Given problem> Please count the lines in the records that contain the string "masks", with case counting. Reply with the number alone.

Supplied records>
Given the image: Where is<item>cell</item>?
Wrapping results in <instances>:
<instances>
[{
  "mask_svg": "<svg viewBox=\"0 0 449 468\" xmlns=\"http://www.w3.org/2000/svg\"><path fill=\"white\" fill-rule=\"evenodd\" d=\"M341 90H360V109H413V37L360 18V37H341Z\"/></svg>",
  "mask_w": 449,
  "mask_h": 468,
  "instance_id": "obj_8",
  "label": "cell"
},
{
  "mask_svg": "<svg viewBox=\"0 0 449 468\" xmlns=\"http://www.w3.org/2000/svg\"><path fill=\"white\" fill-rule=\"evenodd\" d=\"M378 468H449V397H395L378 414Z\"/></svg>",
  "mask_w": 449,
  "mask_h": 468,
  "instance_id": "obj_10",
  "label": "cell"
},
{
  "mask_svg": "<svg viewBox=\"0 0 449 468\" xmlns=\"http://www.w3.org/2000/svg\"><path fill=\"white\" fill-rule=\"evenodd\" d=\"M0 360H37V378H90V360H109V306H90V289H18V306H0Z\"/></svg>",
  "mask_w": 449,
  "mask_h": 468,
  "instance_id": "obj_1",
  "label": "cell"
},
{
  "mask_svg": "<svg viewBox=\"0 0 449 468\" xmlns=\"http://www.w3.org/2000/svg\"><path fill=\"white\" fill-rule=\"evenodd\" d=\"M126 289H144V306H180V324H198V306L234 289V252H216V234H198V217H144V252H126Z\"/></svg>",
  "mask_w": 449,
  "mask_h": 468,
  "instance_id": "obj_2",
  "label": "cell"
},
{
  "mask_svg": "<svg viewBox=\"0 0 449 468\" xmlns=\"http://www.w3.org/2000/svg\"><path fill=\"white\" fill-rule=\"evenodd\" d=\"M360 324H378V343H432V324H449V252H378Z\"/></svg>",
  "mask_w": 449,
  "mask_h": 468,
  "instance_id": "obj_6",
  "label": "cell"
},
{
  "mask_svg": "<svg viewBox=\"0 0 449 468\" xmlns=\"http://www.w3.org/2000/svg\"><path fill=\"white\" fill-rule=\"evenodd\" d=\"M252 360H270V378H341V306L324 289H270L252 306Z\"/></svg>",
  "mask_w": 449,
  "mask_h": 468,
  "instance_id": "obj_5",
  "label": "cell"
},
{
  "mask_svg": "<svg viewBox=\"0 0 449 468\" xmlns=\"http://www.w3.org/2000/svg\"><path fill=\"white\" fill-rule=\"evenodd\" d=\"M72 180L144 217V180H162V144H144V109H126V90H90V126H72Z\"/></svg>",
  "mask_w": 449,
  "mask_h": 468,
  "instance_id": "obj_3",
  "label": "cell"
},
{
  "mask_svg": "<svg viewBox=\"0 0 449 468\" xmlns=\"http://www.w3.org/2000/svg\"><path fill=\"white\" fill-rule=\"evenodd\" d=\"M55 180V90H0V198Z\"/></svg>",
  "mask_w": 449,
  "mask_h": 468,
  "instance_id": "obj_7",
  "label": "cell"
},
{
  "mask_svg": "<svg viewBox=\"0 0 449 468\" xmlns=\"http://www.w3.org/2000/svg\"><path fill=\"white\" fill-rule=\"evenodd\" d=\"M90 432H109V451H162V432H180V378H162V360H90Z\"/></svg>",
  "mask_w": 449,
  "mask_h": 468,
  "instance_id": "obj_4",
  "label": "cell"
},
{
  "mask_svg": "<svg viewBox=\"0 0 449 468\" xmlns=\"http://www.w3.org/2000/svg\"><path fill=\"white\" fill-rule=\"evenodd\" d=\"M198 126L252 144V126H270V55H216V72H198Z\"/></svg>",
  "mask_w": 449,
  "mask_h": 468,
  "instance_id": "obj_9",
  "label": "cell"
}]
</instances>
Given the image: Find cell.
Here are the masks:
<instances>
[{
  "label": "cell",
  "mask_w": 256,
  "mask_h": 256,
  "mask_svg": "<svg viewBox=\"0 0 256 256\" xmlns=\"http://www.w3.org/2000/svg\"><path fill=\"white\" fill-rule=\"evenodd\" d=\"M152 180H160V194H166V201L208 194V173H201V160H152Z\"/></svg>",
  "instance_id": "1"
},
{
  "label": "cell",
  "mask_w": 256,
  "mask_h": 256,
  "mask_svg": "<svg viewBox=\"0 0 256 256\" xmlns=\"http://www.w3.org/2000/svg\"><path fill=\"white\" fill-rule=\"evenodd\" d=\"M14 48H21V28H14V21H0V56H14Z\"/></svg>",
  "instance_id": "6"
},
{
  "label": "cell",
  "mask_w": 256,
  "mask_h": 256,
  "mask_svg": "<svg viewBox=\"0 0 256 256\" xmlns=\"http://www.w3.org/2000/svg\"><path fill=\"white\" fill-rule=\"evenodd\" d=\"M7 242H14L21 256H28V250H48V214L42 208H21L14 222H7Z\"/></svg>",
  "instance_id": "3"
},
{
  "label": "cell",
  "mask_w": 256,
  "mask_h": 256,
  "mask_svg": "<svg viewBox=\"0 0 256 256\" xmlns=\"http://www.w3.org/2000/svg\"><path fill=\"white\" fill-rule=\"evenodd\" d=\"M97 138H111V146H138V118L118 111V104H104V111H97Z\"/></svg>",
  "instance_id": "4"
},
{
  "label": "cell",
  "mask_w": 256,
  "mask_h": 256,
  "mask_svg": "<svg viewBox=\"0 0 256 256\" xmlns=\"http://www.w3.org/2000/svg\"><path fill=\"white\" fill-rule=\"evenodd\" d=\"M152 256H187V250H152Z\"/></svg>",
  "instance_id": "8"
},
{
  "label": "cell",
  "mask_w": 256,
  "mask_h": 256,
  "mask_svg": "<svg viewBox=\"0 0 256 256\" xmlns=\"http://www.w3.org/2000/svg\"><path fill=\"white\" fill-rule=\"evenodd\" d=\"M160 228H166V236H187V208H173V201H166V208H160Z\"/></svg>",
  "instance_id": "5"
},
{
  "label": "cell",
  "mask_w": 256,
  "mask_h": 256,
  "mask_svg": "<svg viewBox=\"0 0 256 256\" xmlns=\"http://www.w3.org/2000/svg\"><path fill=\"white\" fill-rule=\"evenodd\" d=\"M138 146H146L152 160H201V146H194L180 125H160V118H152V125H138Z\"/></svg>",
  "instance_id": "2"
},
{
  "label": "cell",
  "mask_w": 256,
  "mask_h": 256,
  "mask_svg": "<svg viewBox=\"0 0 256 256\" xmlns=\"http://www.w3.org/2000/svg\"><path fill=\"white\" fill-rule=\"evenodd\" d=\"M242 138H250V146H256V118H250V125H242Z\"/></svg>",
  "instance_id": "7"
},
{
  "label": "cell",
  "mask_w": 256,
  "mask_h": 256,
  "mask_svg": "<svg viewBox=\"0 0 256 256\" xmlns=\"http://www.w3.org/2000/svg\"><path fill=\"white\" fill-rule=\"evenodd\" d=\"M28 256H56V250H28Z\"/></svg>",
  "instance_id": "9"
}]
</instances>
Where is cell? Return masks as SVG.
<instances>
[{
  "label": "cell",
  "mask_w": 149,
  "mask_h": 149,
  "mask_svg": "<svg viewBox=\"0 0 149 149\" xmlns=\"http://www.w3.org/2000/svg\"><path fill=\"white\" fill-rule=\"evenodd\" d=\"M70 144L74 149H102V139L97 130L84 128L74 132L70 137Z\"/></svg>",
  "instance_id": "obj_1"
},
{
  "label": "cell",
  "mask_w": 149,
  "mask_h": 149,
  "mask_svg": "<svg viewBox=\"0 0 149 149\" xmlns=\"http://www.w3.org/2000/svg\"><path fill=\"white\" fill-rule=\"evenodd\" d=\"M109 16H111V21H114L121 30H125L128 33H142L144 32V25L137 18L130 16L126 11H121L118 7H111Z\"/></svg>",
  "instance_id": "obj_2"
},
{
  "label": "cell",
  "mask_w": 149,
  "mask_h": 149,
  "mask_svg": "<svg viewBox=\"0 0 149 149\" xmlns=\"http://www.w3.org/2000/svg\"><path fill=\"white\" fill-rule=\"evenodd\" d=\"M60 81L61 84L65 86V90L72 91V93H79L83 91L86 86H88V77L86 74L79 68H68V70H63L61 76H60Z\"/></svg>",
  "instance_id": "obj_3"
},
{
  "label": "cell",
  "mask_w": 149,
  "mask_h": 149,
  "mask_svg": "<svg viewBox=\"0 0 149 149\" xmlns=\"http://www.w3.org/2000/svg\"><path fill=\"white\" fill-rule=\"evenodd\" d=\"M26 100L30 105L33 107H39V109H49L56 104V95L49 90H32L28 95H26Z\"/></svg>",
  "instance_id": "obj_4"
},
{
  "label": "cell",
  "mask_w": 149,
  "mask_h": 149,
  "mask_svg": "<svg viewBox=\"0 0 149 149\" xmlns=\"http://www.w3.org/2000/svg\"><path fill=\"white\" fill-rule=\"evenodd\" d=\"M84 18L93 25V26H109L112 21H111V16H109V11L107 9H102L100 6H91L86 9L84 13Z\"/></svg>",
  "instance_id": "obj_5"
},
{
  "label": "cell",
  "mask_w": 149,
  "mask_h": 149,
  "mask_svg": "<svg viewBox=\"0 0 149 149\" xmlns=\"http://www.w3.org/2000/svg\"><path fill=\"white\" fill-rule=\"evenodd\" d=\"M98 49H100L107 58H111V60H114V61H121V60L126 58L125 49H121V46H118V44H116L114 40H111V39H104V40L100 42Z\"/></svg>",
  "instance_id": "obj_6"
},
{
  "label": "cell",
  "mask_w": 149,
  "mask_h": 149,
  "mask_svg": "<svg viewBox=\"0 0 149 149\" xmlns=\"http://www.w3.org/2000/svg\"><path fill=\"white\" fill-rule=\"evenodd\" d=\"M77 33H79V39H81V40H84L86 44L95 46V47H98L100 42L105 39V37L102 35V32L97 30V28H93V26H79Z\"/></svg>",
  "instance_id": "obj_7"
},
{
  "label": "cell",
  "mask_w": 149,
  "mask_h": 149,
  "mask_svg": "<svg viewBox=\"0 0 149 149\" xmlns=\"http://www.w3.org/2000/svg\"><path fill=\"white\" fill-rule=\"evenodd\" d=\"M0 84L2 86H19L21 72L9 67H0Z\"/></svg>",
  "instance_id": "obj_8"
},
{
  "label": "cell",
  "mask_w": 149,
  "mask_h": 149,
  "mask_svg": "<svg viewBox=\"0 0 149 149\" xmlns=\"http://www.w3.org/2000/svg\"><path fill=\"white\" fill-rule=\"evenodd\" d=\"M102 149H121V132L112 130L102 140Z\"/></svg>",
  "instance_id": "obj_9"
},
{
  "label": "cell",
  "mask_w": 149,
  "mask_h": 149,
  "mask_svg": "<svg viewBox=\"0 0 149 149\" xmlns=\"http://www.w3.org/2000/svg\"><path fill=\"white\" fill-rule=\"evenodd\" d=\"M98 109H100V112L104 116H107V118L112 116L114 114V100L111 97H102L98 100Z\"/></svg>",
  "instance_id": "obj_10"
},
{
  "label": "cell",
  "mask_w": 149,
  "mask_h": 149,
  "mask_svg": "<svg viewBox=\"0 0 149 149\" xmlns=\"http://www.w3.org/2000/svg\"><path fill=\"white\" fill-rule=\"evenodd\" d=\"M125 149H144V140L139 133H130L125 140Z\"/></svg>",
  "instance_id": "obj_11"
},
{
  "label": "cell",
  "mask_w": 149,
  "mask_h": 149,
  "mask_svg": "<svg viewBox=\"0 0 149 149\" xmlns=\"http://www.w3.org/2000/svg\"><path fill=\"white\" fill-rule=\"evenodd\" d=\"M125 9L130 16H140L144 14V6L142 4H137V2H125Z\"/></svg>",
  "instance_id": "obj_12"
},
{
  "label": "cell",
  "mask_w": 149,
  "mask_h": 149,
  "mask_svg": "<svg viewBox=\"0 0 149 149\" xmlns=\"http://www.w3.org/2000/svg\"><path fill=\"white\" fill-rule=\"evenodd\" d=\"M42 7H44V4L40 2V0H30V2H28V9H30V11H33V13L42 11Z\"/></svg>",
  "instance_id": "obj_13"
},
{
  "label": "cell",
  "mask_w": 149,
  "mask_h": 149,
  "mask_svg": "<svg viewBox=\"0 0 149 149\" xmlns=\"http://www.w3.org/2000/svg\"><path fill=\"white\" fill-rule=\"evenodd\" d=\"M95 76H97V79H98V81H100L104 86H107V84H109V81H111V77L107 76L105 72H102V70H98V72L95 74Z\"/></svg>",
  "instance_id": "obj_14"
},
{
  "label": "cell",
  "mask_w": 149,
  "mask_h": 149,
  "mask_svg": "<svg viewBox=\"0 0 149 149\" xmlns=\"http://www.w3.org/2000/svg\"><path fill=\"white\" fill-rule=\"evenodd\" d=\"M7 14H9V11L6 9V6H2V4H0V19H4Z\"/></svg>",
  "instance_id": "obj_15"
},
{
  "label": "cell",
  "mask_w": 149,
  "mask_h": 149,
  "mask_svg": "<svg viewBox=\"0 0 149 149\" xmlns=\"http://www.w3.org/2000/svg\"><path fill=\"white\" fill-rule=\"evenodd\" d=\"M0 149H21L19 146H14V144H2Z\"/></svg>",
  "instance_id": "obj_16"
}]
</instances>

Worked solution> 2